Six-digit salaries for top executives may sound outrageous, but they might also serve to attract extremely competent people. Under their leadership, the organization may find that this was a very worthwhile investment. Similarly, paying for expensive fundraisers and marketing campaigns might turn out to be worth it, earning them more money than they spent on this. If these funds had simply been used to provide services instead, the organization could find it has much less funding available for that purpose, due to unqualified management and dismal fundraising efforts. If acquiring more funding for their causes requires spending more money on marketing and directors, why shouldn’t they aim to maximize their available funding? It’s easy to get angry about a charity’s CEO making a million dollars a year. It’s not so easy to say that cancer research and health services for the poor should lose their funding because your sensibilities were offended.
Of course, this doesn’t mean that the expenses of salaries and fundraising should have no upper limit at all. There’s obviously a point where any further returns would be insubstantial and not worth the cost, and anything beyond that actually would be an unnecessary expense. Every charitable organization is responsible for striking a balance that’s appropriate to its goals. But even if they do manage to work out the best proportion of administrative overhead to maximize their funding, this still doesn’t show that they’re directing it toward a worthwhile goal. This isn’t always as easy to quantify, but it’s not hard to understand that efficiency is meaningless when you’re efficiently doing something wrong. “Wrong” is a concept that can be challenging to pin down, so let’s just consider a couple of especially striking examples.
The Toys for Tots Foundation claims to spend 98% of the donations it receives on providing gifts for less fortunate children. VillageReach provides vaccines in Mozambique, and is estimated to prevent one death for every $400-800 spent. If we have $800 to spend as we please, we can either give $800 worth of toys to a number of children, or we can give $800 worth of not being dead to someone in Africa. The choice is yours, but you do have a decision to make.

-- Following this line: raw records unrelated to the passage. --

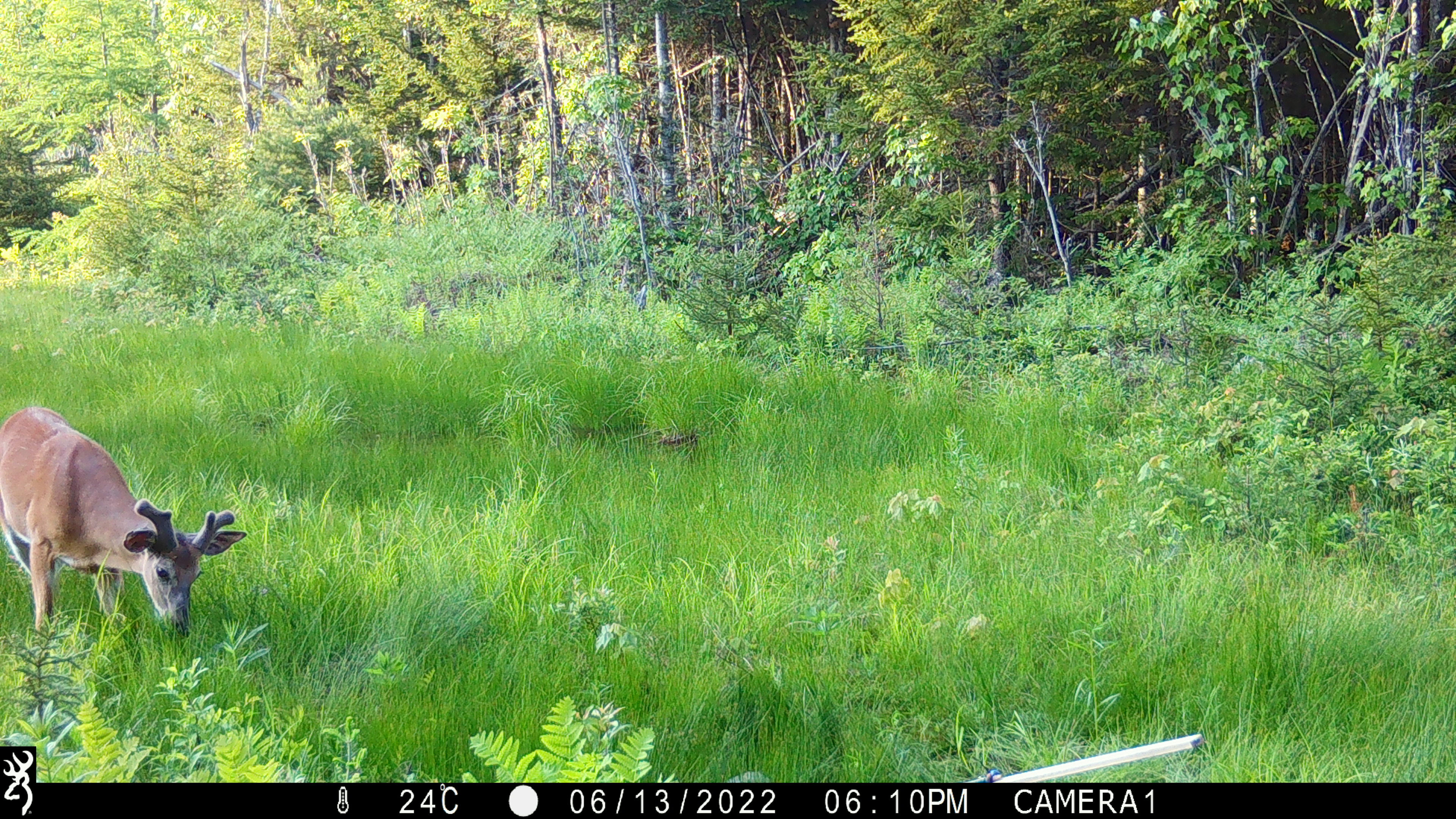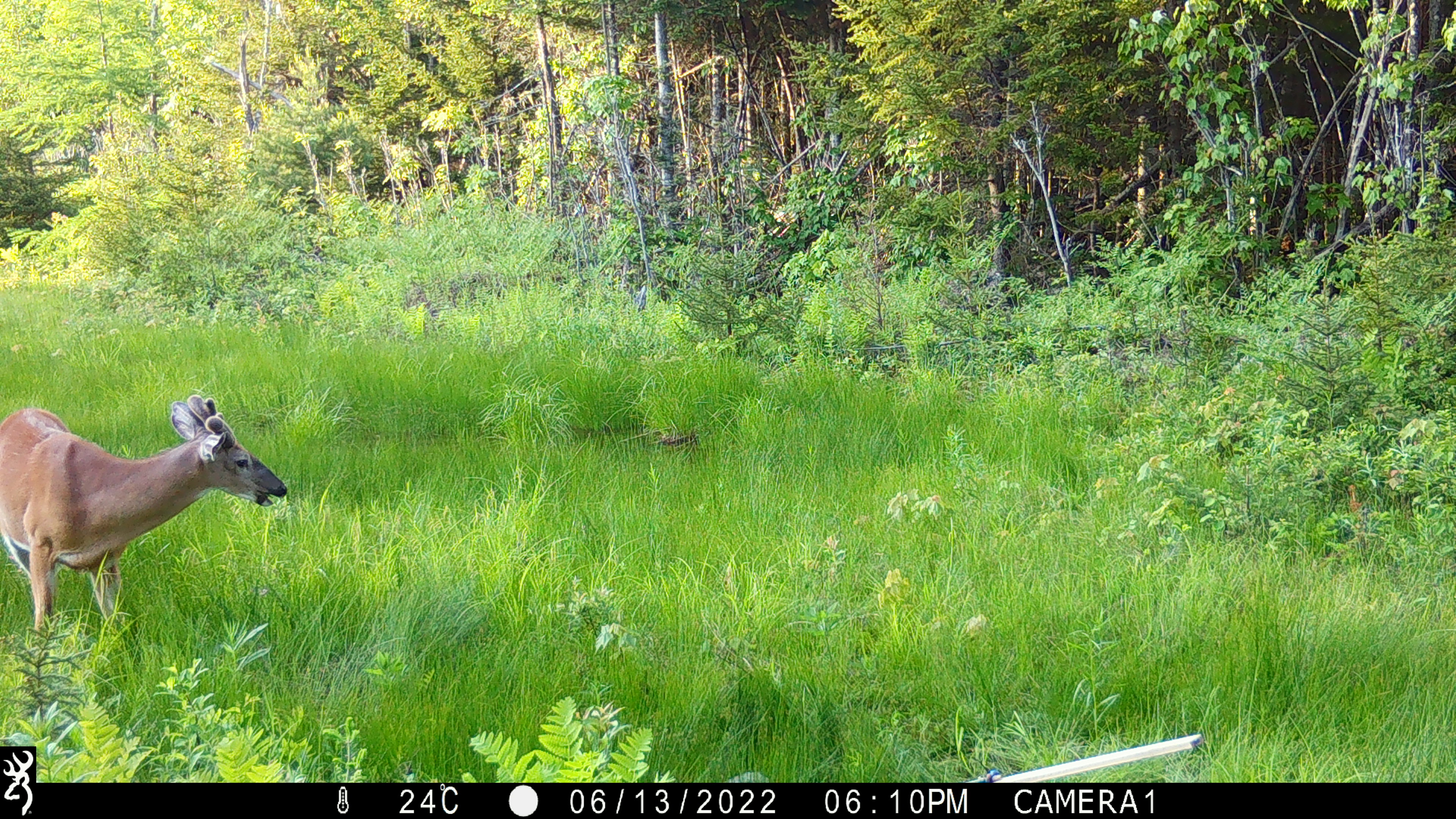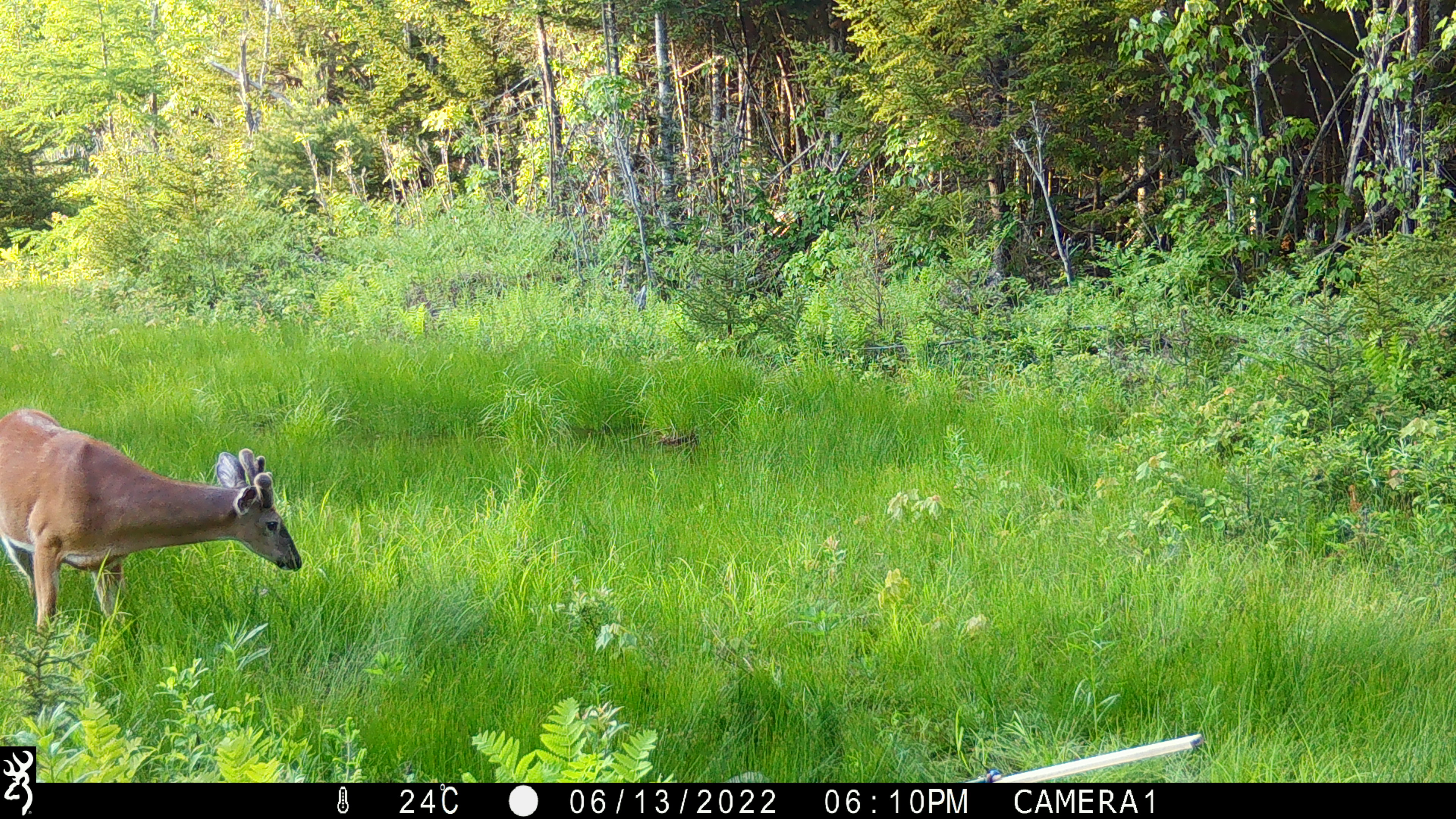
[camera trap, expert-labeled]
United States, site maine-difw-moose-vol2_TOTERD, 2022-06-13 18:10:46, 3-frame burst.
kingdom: Animalia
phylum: Chordata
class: Mammalia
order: Artiodactyla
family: Cervidae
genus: Odocoileus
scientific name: Odocoileus virginianus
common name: white-tailed deer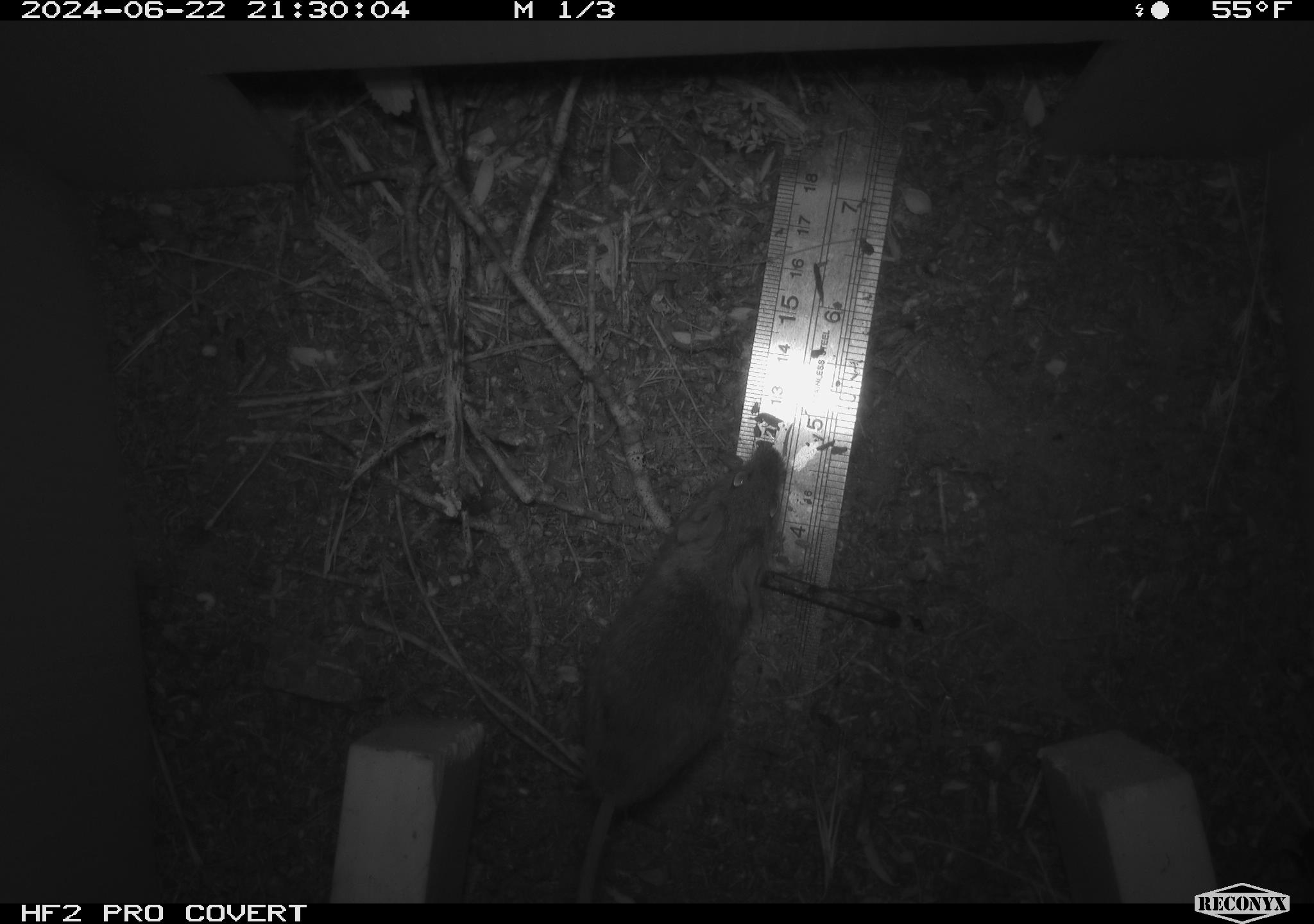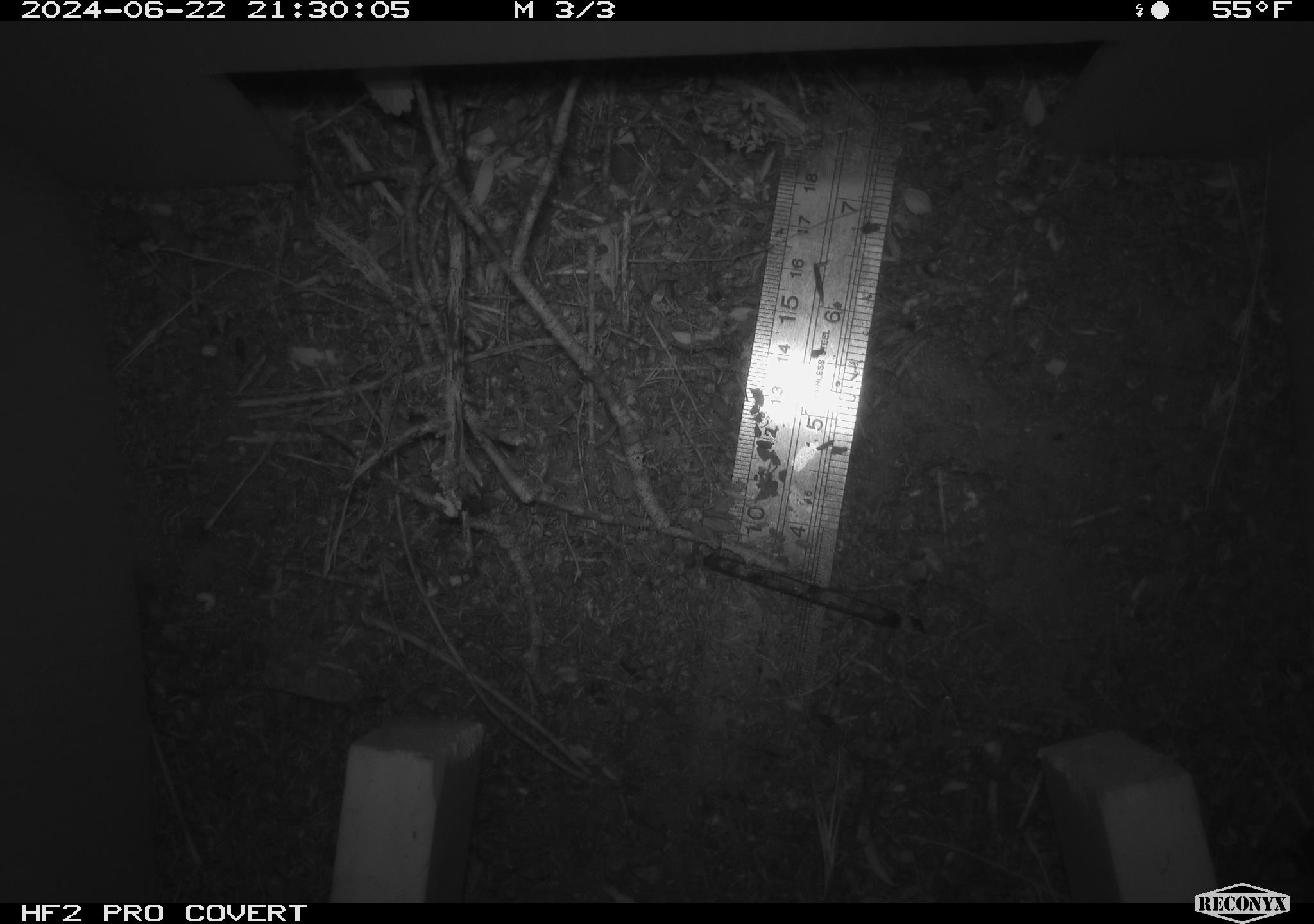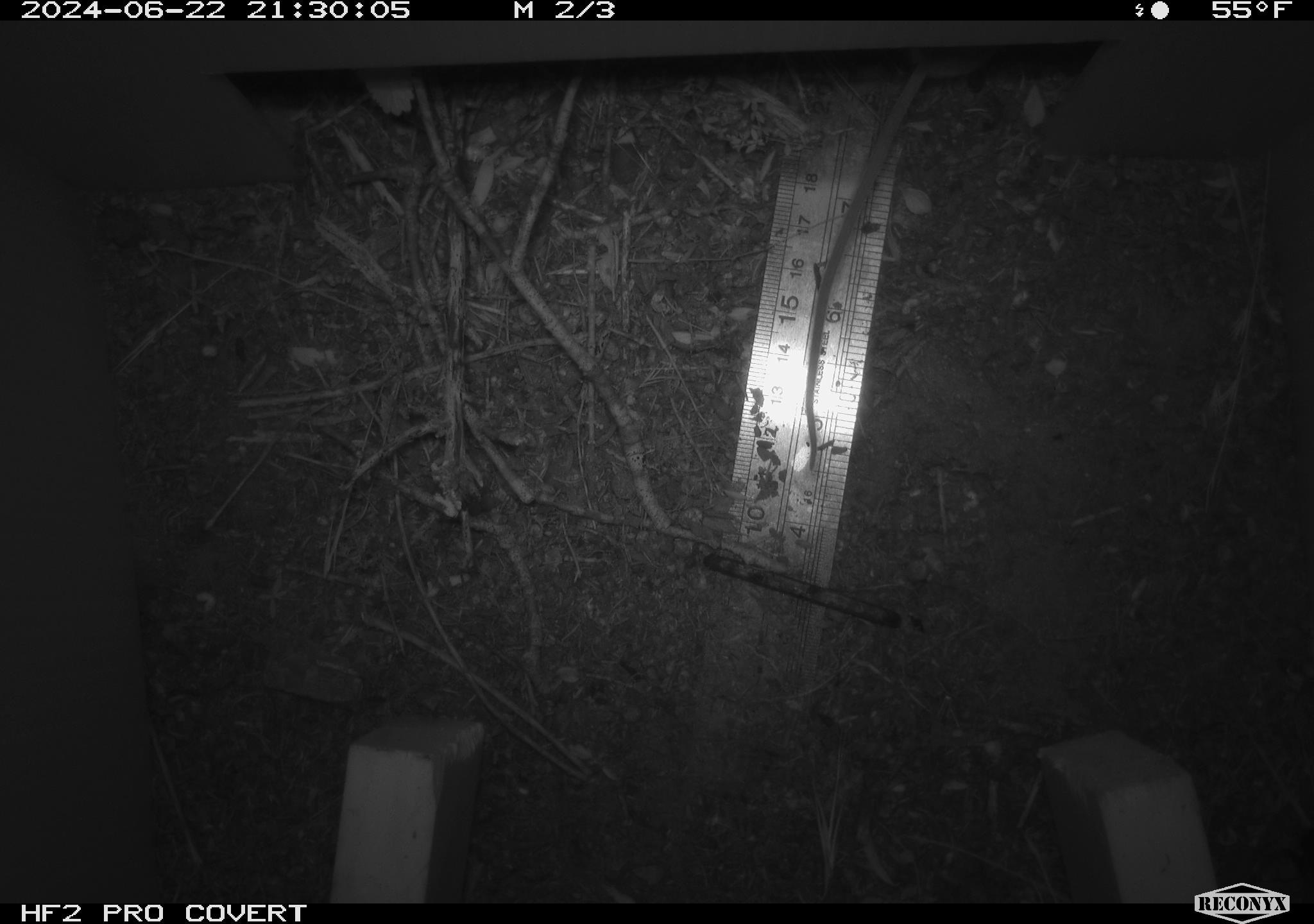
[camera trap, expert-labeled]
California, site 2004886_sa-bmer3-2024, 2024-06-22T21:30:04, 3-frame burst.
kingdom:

Going back to Mozambique, Remnant Publications reports: “They are hungry for the Word of God but cannot afford Bibles! The majority are fortunate to have even one meal a day. They need our help!” Indeed they do. In this situation, the numbers aren’t quite so important. For a starving person, no amount of Bibles can add up to the equivalent of food. Bibles are inedible, and for them to have any plausible purpose, their readers must first not be dead. It’s somewhat like trying to stop a flood by providing iPods instead of sandbags. Remnant Publications claims that every donation of $3 will ship one Bible to Mozambique. Knowing that $800 will prevent someone’s death, would you rather spend it on 260 Bibles or saving one life?
People make choices like these on a regular basis. They withhold their money from initiatives to provide food and vaccines – initiatives they may not have even been aware of – and instead spend it on Bibles or toys or the Make-a-Wish Foundation. Considering that this is how many people choose to allocate their donations on the scale of tens to hundreds of dollars, what the hell makes them think they’re qualified to manage the finances of a $400 million-a-year foundation?
To be clear – because some people tend to conflate these things – this does not mean that Komen’s current resource allocation is the best it could be, or even that it’s good. It does not mean that it isn’t possible for charity directors to be overpaid, or for marketing efforts to be excessive. It is not a defense of Komen’s litigation against other charities. It is not a defense of their senior VP Karen Handel, who believes that gay adoption should be outlawed and gay parents are less legitimate than straight parents. And it does not mean Komen was correct in rescinding their grants to Planned Parenthood. Those arguments can stand or fall on their own merits. But simply criticizing a charitable organization for having operating costs and paying its employees does absolutely nothing to show any kind of wrongdoing on their part. Overhead ratios don’t just give you an incomplete picture of an organization’s efficiency – they don’t tell you anything useful at all.